> [EXERCISE INSTRUCTIONS]
From the listing below, reproduce word for word the part that opens with the line containing "of the door." and closes with the line containing "Installed on the wall between two rooms"; reproduce nothing else.

╭──

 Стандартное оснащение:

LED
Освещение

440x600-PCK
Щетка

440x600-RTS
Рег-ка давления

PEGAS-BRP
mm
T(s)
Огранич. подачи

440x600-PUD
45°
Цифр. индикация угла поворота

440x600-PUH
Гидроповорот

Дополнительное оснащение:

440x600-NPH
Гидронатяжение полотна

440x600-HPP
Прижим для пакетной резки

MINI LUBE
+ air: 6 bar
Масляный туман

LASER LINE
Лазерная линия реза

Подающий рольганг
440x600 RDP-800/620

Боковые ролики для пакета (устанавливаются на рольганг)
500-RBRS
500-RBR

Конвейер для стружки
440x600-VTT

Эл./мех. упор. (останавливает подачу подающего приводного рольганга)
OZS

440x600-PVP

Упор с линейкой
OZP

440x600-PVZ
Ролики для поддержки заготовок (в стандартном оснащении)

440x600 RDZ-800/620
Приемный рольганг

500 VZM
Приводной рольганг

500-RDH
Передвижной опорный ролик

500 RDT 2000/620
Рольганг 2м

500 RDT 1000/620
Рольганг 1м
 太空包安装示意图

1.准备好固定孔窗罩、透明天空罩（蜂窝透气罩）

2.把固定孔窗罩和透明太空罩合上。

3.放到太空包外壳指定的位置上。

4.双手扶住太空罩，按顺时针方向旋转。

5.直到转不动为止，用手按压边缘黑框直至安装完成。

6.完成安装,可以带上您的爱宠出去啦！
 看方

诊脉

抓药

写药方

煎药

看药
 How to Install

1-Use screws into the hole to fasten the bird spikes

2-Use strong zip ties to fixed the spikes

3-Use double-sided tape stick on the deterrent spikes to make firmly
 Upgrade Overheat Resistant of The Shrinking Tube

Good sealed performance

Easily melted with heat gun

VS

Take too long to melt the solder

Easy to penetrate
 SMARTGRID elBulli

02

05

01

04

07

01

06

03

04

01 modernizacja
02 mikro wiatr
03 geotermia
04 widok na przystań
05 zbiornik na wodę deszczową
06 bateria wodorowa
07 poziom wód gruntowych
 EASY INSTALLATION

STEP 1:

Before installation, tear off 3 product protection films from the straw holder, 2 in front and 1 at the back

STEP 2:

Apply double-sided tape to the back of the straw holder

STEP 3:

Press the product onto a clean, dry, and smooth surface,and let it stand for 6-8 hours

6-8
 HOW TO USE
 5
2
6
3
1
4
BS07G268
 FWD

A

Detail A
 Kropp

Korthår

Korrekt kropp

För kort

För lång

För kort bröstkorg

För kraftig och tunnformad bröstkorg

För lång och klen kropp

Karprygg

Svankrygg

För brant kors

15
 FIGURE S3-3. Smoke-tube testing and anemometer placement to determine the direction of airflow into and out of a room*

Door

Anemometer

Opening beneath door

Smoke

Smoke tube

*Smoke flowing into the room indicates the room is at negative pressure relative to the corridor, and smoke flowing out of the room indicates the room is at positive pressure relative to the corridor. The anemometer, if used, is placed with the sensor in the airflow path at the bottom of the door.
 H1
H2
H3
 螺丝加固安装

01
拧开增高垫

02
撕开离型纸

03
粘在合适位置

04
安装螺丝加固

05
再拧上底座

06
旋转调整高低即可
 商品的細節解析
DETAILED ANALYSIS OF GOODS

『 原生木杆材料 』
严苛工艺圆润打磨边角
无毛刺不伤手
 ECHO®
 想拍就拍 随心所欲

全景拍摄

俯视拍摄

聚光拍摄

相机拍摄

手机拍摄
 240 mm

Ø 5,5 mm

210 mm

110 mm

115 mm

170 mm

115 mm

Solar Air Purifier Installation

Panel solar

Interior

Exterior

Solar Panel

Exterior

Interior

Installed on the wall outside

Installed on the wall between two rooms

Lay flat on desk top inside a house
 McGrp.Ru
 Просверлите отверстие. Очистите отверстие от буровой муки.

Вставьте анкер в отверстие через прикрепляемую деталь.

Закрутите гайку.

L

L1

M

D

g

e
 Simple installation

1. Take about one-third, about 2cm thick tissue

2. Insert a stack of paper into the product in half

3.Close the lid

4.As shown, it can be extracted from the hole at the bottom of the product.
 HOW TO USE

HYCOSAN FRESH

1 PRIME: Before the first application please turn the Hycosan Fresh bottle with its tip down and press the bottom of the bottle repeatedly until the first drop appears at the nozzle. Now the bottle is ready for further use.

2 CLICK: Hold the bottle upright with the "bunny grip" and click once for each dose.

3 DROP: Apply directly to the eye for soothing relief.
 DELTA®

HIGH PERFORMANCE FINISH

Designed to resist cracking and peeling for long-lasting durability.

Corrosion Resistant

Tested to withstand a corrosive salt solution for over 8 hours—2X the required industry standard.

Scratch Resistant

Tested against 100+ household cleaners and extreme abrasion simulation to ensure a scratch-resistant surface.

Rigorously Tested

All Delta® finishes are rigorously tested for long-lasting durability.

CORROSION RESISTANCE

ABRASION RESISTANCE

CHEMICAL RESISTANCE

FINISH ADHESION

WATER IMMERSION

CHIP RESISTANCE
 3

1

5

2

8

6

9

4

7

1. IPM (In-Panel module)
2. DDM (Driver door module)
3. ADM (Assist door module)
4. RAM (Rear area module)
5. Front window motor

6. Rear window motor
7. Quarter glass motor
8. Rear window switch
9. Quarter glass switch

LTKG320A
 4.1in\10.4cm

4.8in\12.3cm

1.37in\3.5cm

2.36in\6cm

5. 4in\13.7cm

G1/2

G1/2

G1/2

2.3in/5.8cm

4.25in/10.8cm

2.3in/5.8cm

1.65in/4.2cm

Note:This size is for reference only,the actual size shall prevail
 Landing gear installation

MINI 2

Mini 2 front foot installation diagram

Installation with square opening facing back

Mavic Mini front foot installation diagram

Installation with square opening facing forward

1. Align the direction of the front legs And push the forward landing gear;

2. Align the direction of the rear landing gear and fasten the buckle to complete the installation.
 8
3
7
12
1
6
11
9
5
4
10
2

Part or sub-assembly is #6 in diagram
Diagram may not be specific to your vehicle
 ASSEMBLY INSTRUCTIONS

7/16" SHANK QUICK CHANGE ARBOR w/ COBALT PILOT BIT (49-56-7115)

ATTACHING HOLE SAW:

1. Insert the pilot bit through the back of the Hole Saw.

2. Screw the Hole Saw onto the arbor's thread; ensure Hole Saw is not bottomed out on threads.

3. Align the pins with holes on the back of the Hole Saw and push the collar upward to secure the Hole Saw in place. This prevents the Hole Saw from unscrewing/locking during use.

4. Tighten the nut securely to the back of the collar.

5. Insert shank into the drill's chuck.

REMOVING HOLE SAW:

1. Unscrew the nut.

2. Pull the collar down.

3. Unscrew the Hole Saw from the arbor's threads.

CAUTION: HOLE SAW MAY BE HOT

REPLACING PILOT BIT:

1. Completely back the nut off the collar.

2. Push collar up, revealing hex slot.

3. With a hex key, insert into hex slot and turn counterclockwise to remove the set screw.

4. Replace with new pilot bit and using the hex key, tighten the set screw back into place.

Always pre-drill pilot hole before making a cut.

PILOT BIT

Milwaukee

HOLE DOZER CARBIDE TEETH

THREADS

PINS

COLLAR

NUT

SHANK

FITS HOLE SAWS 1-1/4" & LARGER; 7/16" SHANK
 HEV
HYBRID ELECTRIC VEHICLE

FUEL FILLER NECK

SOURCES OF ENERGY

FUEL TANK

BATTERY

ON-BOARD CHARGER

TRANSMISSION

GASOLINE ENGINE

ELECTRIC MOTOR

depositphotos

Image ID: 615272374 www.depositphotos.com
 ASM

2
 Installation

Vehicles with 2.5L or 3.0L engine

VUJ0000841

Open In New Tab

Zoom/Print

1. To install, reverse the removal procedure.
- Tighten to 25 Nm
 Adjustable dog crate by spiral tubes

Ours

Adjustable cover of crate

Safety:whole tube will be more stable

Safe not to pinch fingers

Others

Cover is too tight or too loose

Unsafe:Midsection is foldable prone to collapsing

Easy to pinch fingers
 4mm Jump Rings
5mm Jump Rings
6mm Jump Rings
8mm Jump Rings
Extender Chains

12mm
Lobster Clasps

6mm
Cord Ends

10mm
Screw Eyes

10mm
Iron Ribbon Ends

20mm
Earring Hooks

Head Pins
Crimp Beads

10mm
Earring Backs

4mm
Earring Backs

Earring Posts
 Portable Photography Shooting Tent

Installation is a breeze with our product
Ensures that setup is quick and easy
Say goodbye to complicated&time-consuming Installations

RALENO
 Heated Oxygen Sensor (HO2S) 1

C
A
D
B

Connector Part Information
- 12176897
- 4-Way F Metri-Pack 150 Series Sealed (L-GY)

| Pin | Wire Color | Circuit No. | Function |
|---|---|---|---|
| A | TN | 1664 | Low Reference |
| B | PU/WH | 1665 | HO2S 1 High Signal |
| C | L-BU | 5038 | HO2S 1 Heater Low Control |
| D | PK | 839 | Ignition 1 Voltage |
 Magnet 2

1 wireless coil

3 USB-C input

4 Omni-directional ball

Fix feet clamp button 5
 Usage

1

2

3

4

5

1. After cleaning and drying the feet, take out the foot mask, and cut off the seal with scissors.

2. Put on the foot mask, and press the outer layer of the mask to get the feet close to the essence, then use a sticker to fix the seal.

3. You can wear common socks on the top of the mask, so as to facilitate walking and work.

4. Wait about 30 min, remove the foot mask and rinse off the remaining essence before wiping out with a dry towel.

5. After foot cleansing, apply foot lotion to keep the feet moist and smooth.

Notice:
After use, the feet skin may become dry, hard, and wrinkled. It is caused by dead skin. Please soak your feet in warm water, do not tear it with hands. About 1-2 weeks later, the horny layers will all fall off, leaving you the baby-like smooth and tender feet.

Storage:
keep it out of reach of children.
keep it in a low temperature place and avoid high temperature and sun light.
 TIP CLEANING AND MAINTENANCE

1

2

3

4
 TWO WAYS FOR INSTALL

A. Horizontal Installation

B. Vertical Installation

╰──

> [TASK RESULT]
*Smoke flowing into the room indicates the room is at negative pressure relative to the corridor, and smoke flowing out of the room indicates the room is at positive pressure relative to the corridor. The anemometer, if used, is placed with the sensor in the airflow path at the bottom of the door.
 H1
H2
H3
 螺丝加固安装

01
拧开增高垫

02
撕开离型纸

03
粘在合适位置

04
安装螺丝加固

05
再拧上底座

06
旋转调整高低即可
 商品的細節解析
DETAILED ANALYSIS OF GOODS

『 原生木杆材料 』
严苛工艺圆润打磨边角
无毛刺不伤手
 ECHO®
 想拍就拍 随心所欲

全景拍摄

俯视拍摄

聚光拍摄

相机拍摄

手机拍摄
 240 mm

Ø 5,5 mm

210 mm

110 mm

115 mm

170 mm

115 mm

Solar Air Purifier Installation

Panel solar

Interior

Exterior

Solar Panel

Exterior

Interior

Installed on the wall outside

Installed on the wall between two rooms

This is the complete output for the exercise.